The aggregate set of aerobic and anaerobic EFMs was processed using a phenotypic tradeoff analysis with Pareto optimization of biomass production relative to O₂ availability, as described previously in Carlson and Srienc, 2004 [9]. EFMs that permitted optimal acclimation to gradients of O₂ scarcity had the lowest substrate operating costs (C moles glucose consumed/C mole biomass produced and moles O₂ consumed/C mole biomass produced) defining a Pareto front. Four EFMs defined the Pareto surface with the applied constraints (Figure 1, Appendix A).

2.2. Model Modifications

The regulation network applied in Orth et al. [44] was examined for refinement. A modification to formate metabolism was made based on experimental data. Formate has been measured in E. coli cultures in the presence of O₂. The pyruvate formate lyase (PFL) enzyme, which produces formate, is O₂ sensitive, but activity is possible when dissolved O₂ concentrations are low, as occurs when cells grow rapidly or in high density cell cultures [14,15,45,46]. In the regulation network, the PFL enzyme was disabled in the presence of O₂ by transcriptional regulators ArcA and FNR. Removing this regulation rule for formate metabolism resulted in a ∼10-fold increase in the number of total EFMs (Table 1) and a slightly different Pareto front, which predicted formate production at low O₂ availability (Figure 2), consistent with experimental data and previous EFM analyses [9,14,15,46]. Briefly, the Pareto front included the most efficient EFM for producing biomass from glucose, the upper left EFM, which also had a relatively high O₂ requirement. As environmental O₂ availability decreases, optimal use of the network shifts right along the Pareto front quantifying the increased requirement for glucose as metabolic byproducts are secreted. The first predicted byproduct moving down the Pareto surface was acetate, followed by a combination of acetate and formate and, finally, under anaerobic conditions acetate, formate and ethanol.

The E. coli core model was originally formulated for Flux Balance Analysis (FBA) [47] and the biomass synthesis reaction did not include maintenance energy. The biomass reaction was modified to facilitate its integration with EFMA by account of the maintenance energy required for a culture with a 40 min doubling time. The biomass reaction was also updated to create a biomass elemental stoichiometry, including the degree of reduction, consistent with experimental measurements. A detailed explanation of the modifications and additional results are provided in Appendix B and Appendix C.

3. Discussion

The presented aspefm method greatly improves the calculation of constraint-based EFMs. It is capable of enumerating the EFMs of interest without having to calculate and store the complete set of EFMs and it negates the requirement for secondary processing required to select the desired subset. Indeed, E. coli core contained

226.6 \times 10^{6}

EFMs (251 GB) which were computed using EFMtool in 34.1 h [25]. When the regulation network rules were considered, using tool RegEFMTool, the number of EFMs dropped to

2.1 \times 10^{6}

(2.3 GB) with a run time of 7.1 h. The substantial requirement for disk space to store the complete set of EFMs hampered further analysis. In contrast to these DD-based methods, aspefm makes it possible to integrate a large number of constraints reducing the calculation of non-relevant EFMs. The ASP-based method calculates the desired EFMs relatively quickly without the need for huge storage capacity. In addition, while FBA-based problems are often easily solved, they typically only identify solutions when the constraints make the solution space convex. For example, when stoichiometric and thermodynamic constraints are considered together, the set of possible flux configurations does not generally define a convex set, and thus, it is generally difficult to solve with FBA-relevant optimization algorithms, contrary to the presented analysis. See [48] for a review that tackles the different class of problems.

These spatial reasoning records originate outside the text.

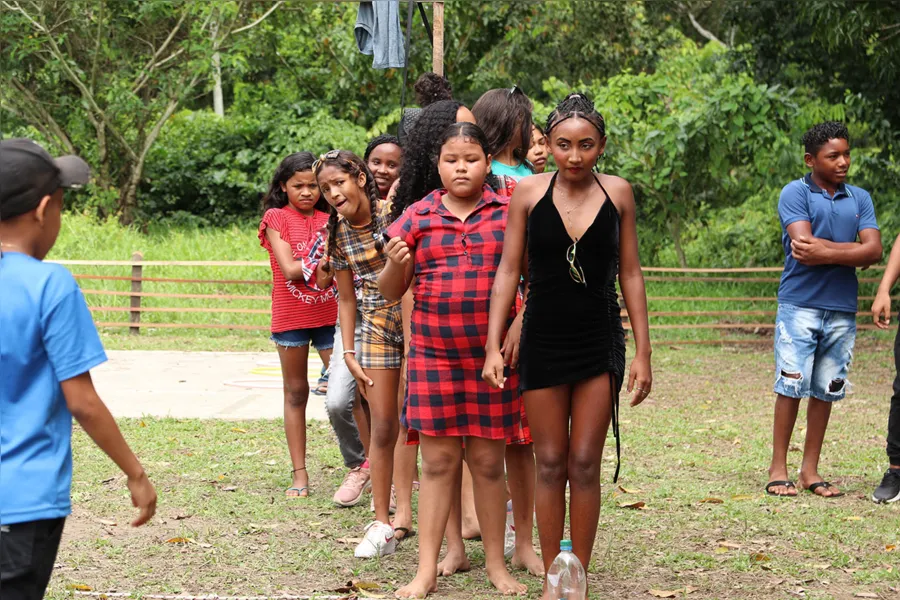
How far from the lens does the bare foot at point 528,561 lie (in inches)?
184

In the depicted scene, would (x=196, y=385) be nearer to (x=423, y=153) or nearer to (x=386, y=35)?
(x=386, y=35)

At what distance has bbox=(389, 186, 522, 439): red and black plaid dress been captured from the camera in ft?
14.3

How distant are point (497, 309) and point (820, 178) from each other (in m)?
2.88

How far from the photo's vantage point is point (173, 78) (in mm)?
19500

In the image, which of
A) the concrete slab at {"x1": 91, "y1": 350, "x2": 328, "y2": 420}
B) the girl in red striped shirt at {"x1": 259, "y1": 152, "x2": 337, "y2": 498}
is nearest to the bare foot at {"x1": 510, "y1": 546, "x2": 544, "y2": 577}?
the girl in red striped shirt at {"x1": 259, "y1": 152, "x2": 337, "y2": 498}

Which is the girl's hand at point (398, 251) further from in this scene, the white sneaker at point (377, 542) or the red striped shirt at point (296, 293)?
the red striped shirt at point (296, 293)

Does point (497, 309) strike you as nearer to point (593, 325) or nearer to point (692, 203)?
point (593, 325)

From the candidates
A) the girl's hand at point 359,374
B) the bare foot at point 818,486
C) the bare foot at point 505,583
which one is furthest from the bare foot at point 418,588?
the bare foot at point 818,486

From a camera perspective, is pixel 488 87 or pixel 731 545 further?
pixel 488 87

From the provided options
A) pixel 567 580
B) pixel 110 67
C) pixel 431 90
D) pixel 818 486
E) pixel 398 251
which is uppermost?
pixel 110 67

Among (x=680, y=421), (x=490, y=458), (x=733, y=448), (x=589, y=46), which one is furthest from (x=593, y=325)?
(x=589, y=46)

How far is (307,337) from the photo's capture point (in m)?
6.19

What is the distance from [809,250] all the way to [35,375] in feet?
14.5

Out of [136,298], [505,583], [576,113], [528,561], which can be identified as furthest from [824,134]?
[136,298]
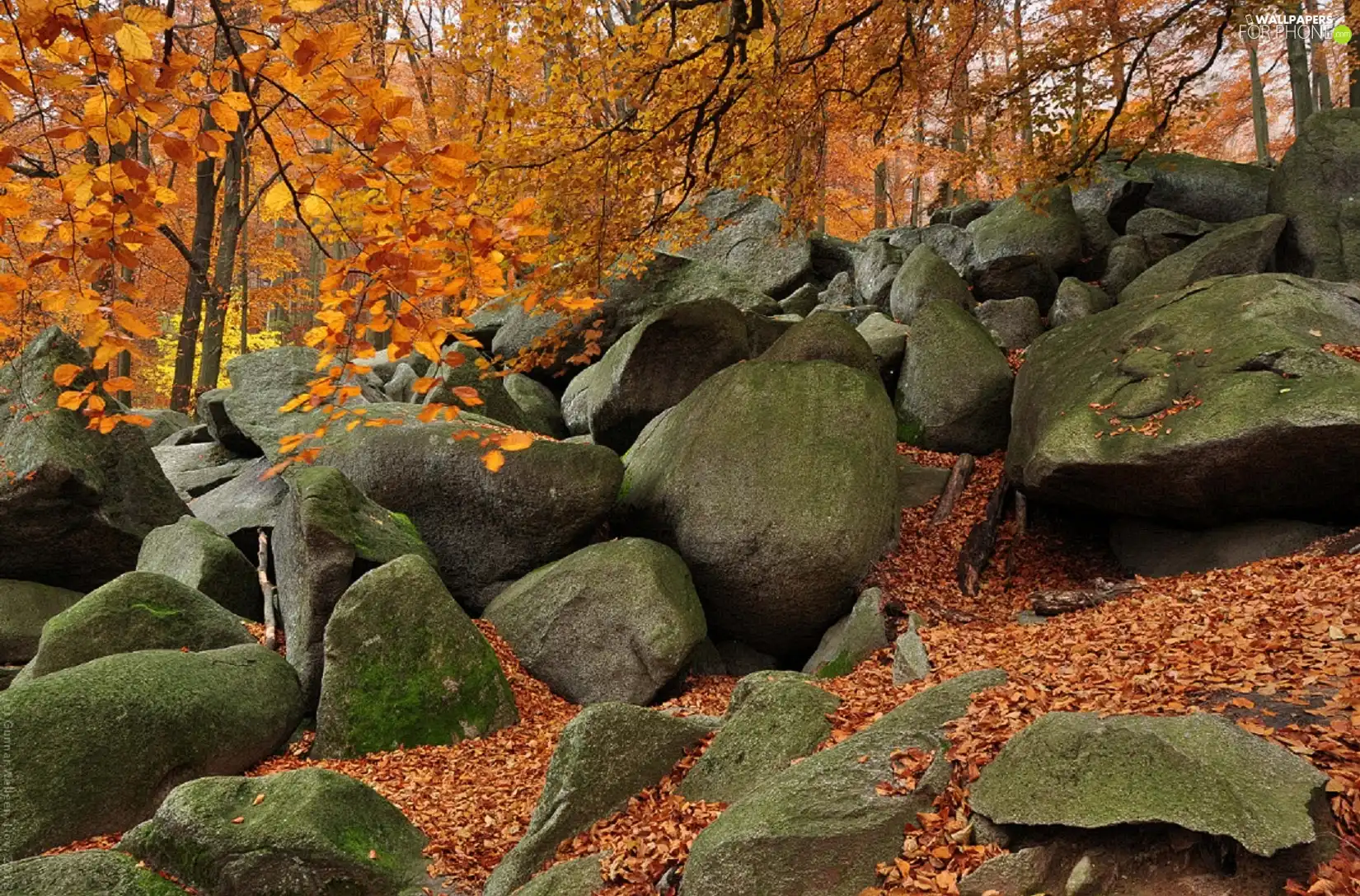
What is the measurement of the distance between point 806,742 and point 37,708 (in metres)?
5.63

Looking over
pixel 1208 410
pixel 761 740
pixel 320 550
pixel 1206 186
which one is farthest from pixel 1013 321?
pixel 320 550

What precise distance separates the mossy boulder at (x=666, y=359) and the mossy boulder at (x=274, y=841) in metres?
8.15

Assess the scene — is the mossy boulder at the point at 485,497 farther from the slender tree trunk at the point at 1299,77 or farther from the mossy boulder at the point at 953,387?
the slender tree trunk at the point at 1299,77

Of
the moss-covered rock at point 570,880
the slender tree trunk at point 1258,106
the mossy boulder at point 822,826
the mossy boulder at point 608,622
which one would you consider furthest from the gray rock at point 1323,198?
the moss-covered rock at point 570,880

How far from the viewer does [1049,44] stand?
34.7 ft

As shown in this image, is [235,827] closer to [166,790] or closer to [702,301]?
[166,790]

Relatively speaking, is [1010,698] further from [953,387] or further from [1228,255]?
[1228,255]

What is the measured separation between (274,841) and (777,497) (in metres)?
6.09

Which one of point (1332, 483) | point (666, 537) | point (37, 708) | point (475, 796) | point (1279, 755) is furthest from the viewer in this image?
point (666, 537)

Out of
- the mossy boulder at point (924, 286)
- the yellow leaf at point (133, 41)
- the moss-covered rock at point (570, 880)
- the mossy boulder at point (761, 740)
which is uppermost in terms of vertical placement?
the yellow leaf at point (133, 41)

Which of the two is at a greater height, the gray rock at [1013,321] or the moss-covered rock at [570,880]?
the gray rock at [1013,321]

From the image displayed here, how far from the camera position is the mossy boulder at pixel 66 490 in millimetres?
9992

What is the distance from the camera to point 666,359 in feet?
42.3

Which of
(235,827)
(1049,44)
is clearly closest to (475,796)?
(235,827)
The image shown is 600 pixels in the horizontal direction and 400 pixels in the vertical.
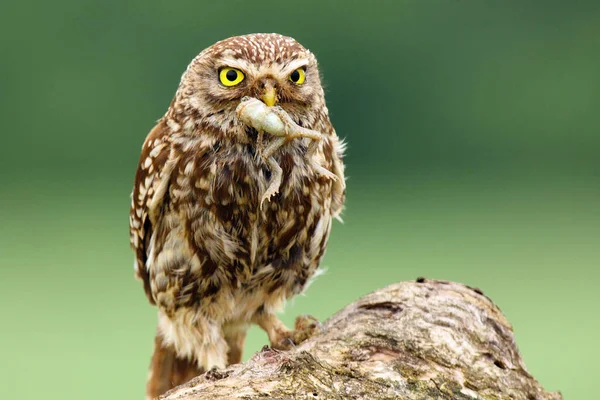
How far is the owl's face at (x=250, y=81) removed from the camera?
123 inches

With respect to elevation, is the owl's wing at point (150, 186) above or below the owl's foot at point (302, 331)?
above

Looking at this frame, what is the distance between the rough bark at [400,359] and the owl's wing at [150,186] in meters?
0.90

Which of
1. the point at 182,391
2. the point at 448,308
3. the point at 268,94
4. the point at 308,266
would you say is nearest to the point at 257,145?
the point at 268,94

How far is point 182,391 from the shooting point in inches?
91.9

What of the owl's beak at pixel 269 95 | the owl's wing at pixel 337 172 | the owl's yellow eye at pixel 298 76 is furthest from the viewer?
the owl's wing at pixel 337 172

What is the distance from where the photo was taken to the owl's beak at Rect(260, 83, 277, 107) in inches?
121

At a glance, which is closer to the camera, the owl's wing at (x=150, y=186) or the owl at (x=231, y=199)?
the owl at (x=231, y=199)

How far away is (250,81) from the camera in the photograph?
313cm

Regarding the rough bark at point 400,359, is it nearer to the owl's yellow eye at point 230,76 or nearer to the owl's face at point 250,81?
the owl's face at point 250,81

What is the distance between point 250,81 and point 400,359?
1.17 metres

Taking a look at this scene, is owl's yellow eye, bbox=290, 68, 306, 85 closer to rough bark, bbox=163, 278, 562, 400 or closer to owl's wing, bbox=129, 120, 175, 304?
owl's wing, bbox=129, 120, 175, 304

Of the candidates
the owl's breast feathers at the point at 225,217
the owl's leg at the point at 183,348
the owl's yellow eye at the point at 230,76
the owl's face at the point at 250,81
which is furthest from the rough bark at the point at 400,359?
the owl's yellow eye at the point at 230,76

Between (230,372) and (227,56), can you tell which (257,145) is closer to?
(227,56)

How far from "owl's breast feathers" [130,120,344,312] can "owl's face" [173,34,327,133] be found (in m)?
0.12
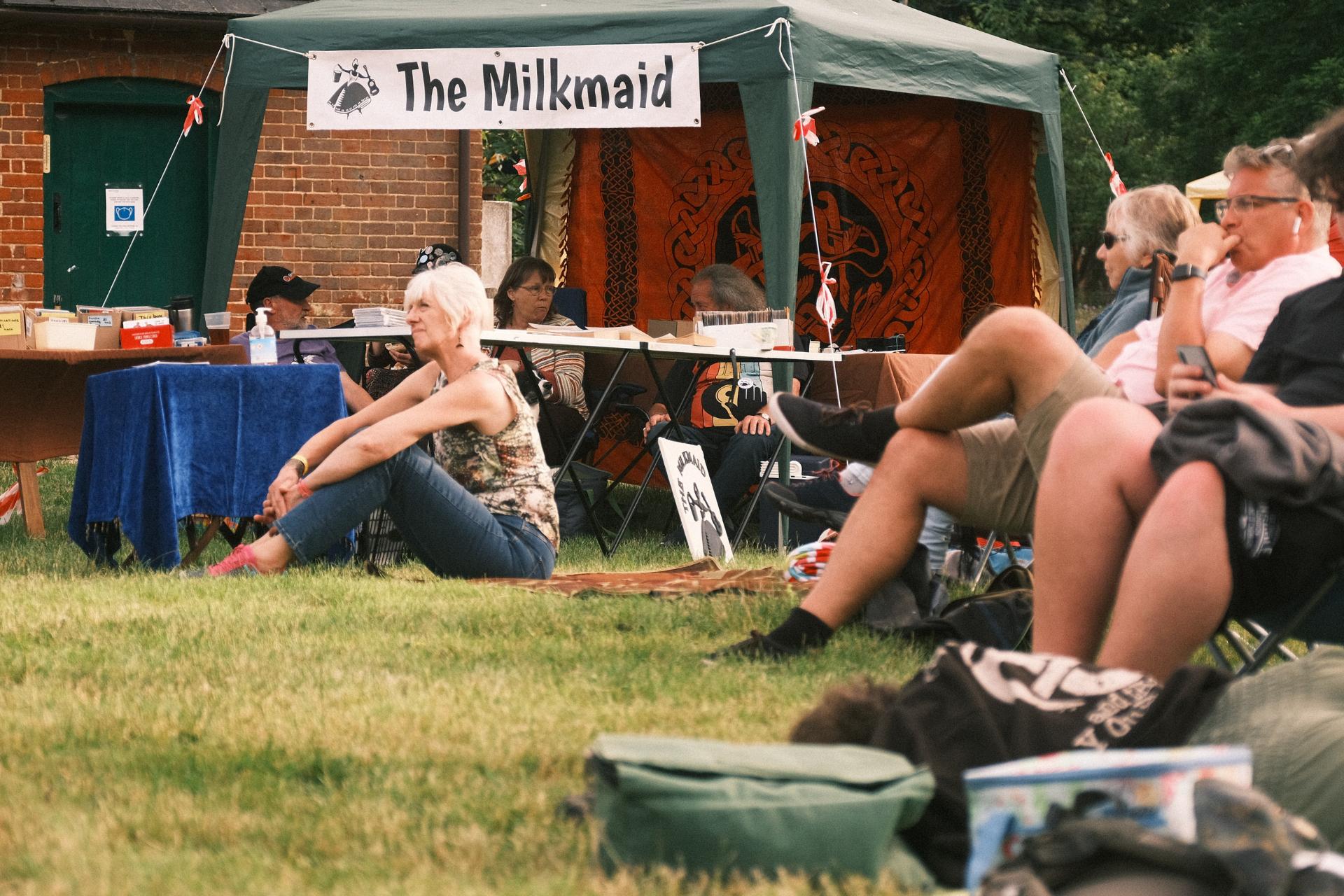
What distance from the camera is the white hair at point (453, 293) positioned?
475 cm

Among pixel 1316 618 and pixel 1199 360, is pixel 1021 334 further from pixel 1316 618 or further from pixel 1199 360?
pixel 1316 618

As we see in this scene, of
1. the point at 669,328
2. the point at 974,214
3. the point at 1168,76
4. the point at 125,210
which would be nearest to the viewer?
the point at 669,328

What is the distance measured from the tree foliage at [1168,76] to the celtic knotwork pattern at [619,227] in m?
11.4

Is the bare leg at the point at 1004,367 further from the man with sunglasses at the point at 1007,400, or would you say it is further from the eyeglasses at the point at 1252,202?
the eyeglasses at the point at 1252,202

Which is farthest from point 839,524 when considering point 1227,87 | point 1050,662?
point 1227,87

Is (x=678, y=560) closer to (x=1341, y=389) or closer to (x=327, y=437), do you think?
(x=327, y=437)

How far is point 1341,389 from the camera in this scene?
2684 millimetres

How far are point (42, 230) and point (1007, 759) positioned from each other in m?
10.2

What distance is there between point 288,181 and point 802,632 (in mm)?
8684

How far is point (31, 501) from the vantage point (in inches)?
259

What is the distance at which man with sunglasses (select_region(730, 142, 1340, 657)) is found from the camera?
3.14 metres

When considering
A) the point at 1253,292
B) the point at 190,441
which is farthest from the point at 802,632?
the point at 190,441

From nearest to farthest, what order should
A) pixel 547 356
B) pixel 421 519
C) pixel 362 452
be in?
1. pixel 362 452
2. pixel 421 519
3. pixel 547 356

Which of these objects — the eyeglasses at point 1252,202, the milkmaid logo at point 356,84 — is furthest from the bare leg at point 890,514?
the milkmaid logo at point 356,84
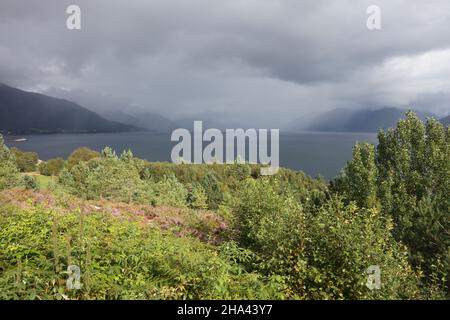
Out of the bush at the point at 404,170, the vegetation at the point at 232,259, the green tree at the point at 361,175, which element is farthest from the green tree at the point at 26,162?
the vegetation at the point at 232,259

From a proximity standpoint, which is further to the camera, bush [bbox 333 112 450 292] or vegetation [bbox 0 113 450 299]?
bush [bbox 333 112 450 292]

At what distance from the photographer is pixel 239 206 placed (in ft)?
39.7

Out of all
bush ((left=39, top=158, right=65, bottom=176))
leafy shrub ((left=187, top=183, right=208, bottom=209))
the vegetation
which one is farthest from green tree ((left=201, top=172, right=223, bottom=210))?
the vegetation

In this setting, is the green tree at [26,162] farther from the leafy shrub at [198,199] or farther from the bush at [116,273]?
the bush at [116,273]

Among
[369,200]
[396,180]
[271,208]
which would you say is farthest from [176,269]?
[396,180]

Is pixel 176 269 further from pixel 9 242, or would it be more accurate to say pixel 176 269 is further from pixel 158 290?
pixel 9 242

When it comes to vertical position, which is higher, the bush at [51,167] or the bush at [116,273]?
the bush at [116,273]

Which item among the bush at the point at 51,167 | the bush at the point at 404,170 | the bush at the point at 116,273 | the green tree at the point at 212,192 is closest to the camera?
the bush at the point at 116,273

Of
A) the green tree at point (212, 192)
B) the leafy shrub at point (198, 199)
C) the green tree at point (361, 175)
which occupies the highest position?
the green tree at point (361, 175)

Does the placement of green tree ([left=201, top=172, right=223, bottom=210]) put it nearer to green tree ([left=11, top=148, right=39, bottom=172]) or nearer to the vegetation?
the vegetation

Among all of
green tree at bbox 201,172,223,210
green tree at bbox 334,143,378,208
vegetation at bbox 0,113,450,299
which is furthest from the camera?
green tree at bbox 201,172,223,210

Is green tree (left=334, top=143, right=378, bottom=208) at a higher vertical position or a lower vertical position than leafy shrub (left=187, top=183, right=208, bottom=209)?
higher

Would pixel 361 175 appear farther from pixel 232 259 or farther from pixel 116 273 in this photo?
pixel 116 273
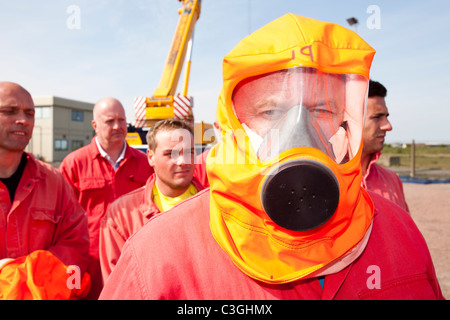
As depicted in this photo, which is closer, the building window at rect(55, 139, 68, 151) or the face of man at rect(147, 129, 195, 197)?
the face of man at rect(147, 129, 195, 197)

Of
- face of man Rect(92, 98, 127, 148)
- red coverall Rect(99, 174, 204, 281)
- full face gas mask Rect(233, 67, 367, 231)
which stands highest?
face of man Rect(92, 98, 127, 148)

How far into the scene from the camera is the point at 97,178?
3.73 m

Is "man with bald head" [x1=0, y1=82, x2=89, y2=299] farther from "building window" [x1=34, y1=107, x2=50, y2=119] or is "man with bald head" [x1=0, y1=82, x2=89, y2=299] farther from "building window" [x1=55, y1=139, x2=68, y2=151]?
"building window" [x1=34, y1=107, x2=50, y2=119]

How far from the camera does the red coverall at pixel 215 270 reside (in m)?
1.08

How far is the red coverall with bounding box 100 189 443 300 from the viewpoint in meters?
1.08

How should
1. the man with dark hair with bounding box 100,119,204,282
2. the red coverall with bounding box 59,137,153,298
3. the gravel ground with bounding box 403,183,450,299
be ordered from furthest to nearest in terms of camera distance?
the gravel ground with bounding box 403,183,450,299, the red coverall with bounding box 59,137,153,298, the man with dark hair with bounding box 100,119,204,282

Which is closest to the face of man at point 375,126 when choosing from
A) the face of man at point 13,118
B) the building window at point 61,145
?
the face of man at point 13,118

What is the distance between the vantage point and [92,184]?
3680mm

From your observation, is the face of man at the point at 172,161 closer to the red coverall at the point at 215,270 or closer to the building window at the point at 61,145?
the red coverall at the point at 215,270

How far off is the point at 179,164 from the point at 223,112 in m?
1.51

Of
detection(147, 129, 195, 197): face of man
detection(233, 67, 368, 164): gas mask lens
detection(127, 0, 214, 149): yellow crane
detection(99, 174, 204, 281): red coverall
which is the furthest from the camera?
detection(127, 0, 214, 149): yellow crane

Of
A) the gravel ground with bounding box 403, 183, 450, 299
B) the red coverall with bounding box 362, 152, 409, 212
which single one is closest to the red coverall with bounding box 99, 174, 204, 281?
the red coverall with bounding box 362, 152, 409, 212

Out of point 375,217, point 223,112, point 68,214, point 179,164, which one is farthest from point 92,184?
point 375,217

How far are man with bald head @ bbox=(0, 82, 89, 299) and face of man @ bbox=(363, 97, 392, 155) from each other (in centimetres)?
257
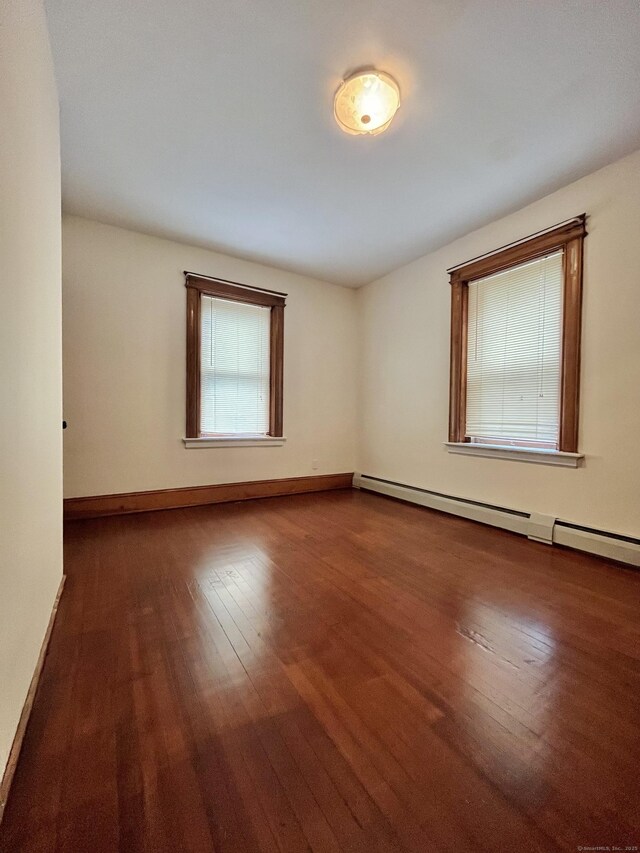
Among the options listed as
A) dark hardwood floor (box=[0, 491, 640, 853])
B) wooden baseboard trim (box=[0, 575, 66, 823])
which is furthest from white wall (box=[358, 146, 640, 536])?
wooden baseboard trim (box=[0, 575, 66, 823])

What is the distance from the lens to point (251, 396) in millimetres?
4105

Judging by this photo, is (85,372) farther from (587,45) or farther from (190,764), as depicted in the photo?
(587,45)

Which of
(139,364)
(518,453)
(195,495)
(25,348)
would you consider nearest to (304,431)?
(195,495)

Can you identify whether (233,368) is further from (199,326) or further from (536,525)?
(536,525)

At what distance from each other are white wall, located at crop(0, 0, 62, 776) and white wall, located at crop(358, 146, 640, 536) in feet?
10.7

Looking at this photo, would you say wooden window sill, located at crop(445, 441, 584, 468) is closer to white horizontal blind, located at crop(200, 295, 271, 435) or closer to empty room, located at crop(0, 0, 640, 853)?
empty room, located at crop(0, 0, 640, 853)

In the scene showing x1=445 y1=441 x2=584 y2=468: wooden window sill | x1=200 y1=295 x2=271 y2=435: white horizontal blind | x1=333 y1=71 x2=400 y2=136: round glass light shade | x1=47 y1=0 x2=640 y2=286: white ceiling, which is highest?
x1=47 y1=0 x2=640 y2=286: white ceiling

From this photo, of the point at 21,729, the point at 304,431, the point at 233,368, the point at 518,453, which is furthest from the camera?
the point at 304,431

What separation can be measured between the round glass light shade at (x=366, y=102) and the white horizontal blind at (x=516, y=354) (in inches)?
70.5

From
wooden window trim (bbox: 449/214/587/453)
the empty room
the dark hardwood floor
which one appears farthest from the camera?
wooden window trim (bbox: 449/214/587/453)

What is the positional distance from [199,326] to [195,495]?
1.86 meters

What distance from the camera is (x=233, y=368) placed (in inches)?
156

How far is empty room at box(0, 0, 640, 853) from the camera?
92 cm

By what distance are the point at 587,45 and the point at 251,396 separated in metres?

It is worth noting that computing a minimal set of EFMs with constraints is fundamentally different from computing EFMs and filtering them. In our previous work, we established that the set of EFMs satisfying a constraint c does not always match with the set of flux distributions at the steady state of minimal support satisfying c, which we coined as Minimal Constrained Flux Modes (MCFMs) [31]. In particular, this is the case when c is an additional linear constraint

ν_{1} + ν_{2} > 0

, or alternately, a conjunction of positive Boolean literals

z_{1} \land z_{2}

. Steady state solutions of minimal support for such a constraint c (i.e., MCFMs) may be combinations of several EFMs. These MCFMs can be easily discarded by a kernel test. A solution vector

S o l

is a MCFM and not an EFM if

d i m (K e r (S^{S u p p (S o l)})) \neq 1

[49]. In other cases, the set of MCFMs would correspond exactly to the set of EFMs satisfying the constraint. For example, disjunctions of negative literals do not impact the decomposability of solutions. When we bound the operating cost of several metabolites, we add linear constraints in the set of ASP rules which can generate MCFMs which are not EFMs. This is the case in our analysis of the E. coli core model, but their number is small compared to the total number of EFMs (39 MCFMs filtered out versus 1118 EFMs with the standard regulation and 119 MCFMs filtered out versus 11,017 EFMs with the revised formate regulation, see Table 1 and the additional results in Appendix D).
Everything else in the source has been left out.